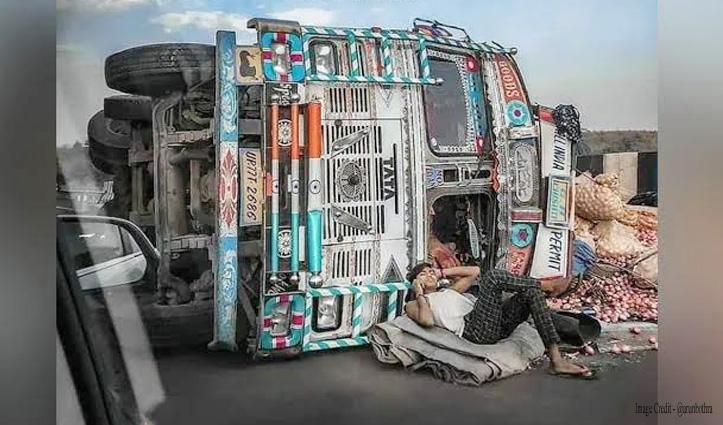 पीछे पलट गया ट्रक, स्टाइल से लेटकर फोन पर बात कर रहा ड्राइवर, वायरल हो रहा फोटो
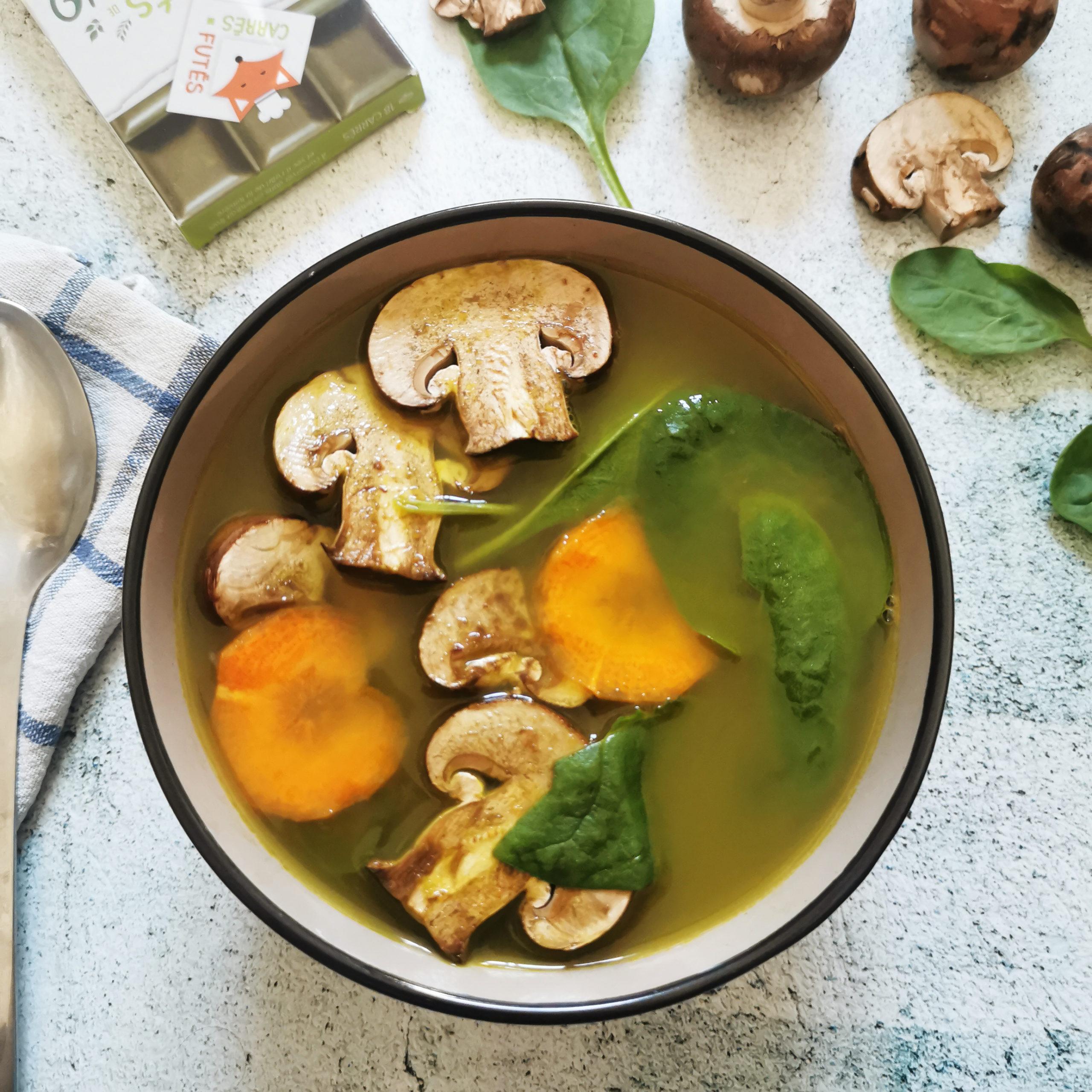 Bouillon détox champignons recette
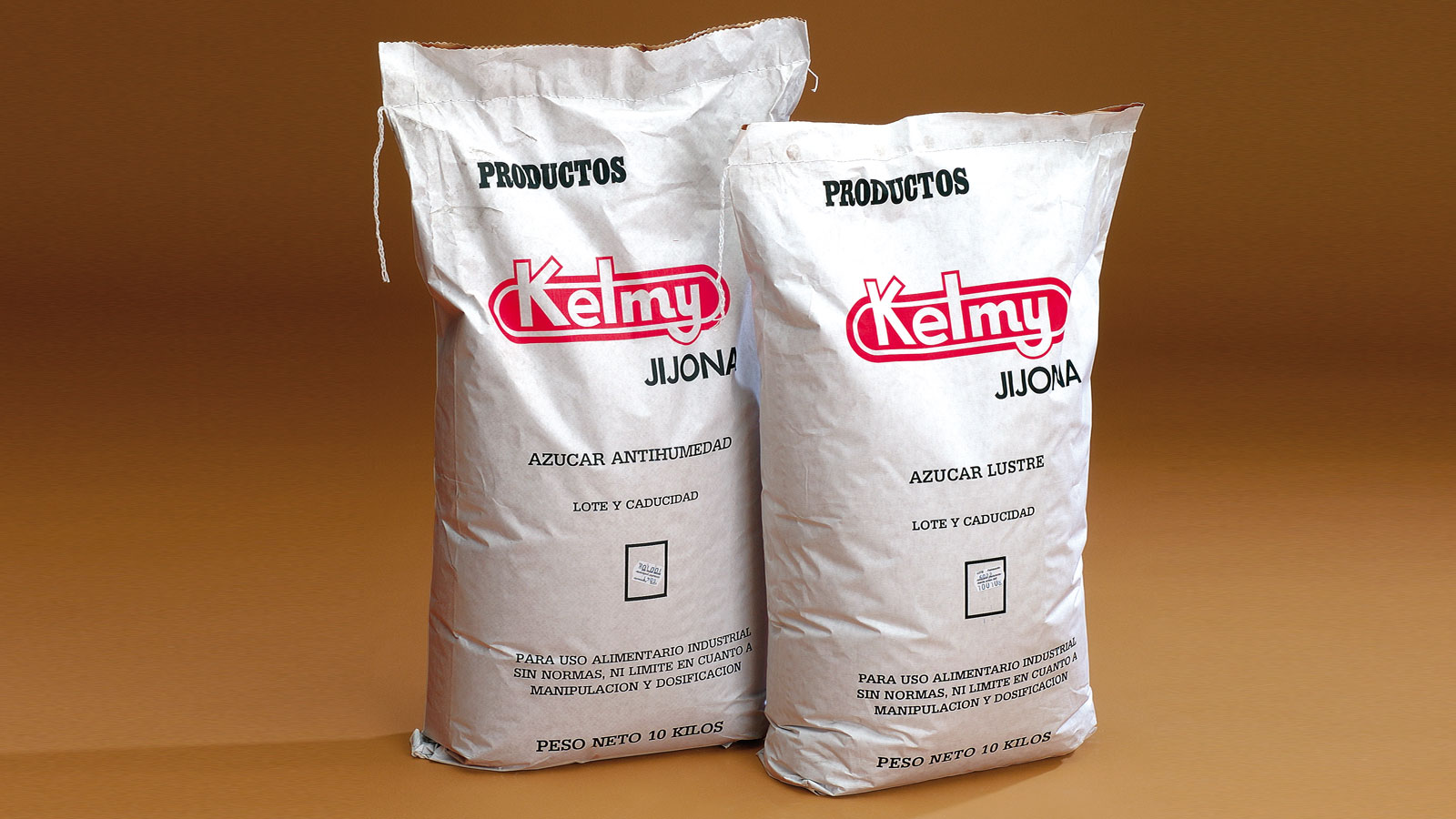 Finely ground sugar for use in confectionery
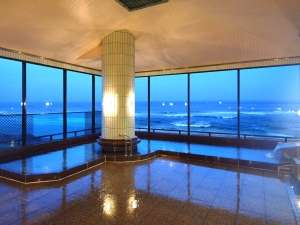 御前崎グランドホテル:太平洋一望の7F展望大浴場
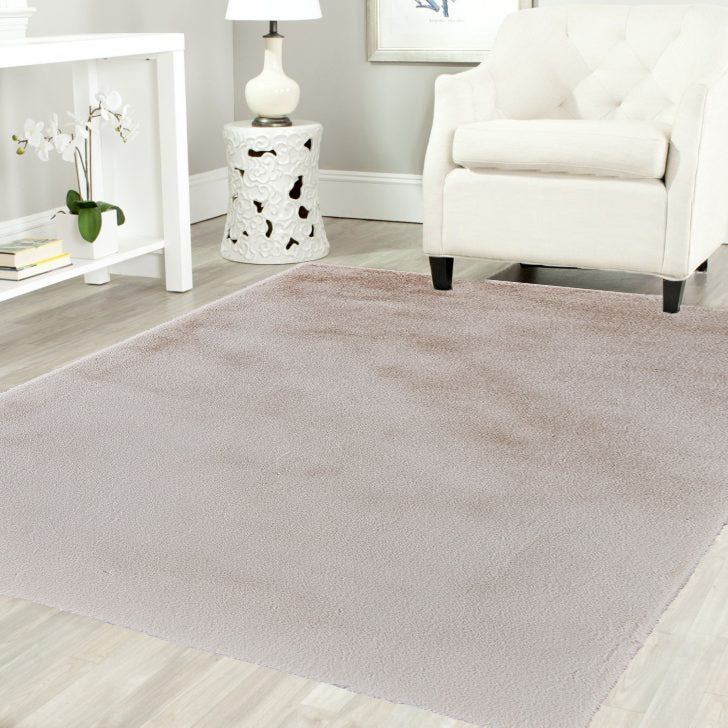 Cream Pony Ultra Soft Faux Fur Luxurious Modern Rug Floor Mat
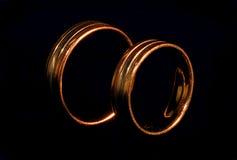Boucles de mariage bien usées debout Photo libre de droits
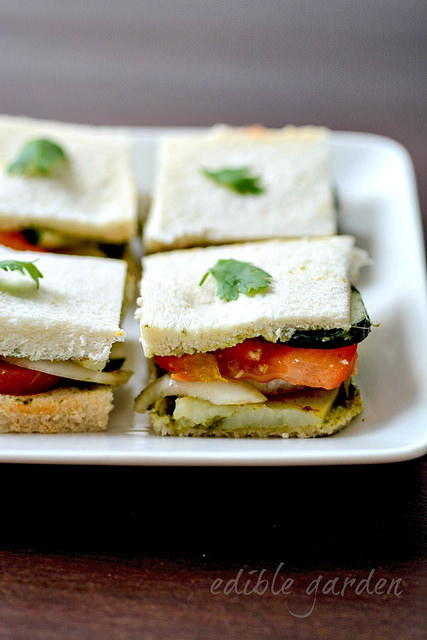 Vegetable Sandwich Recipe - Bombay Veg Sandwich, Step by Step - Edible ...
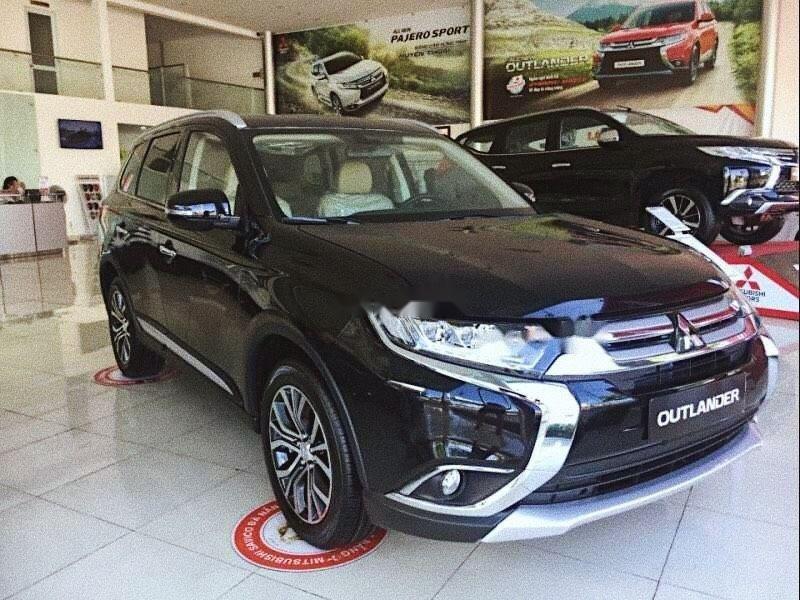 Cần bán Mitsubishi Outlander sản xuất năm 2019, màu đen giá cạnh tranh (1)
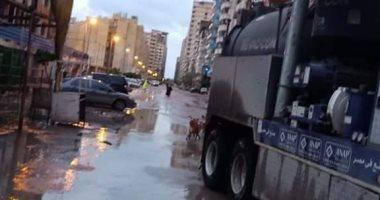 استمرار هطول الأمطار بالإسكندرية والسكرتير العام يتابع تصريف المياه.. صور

........

▸ What needs to be done:
Print the full listing again exactly, and drop every image from it.

▸ Your solution:
 पीछे पलट गया ट्रक, स्टाइल से लेटकर फोन पर बात कर रहा ड्राइवर, वायरल हो रहा फोटो
 Bouillon détox champignons recette
 Finely ground sugar for use in confectionery
 御前崎グランドホテル:太平洋一望の7F展望大浴場
 Cream Pony Ultra Soft Faux Fur Luxurious Modern Rug Floor Mat
Boucles de mariage bien usées debout Photo libre de droits
 Vegetable Sandwich Recipe - Bombay Veg Sandwich, Step by Step - Edible ...
 Cần bán Mitsubishi Outlander sản xuất năm 2019, màu đen giá cạnh tranh (1)
 استمرار هطول الأمطار بالإسكندرية والسكرتير العام يتابع تصريف المياه.. صور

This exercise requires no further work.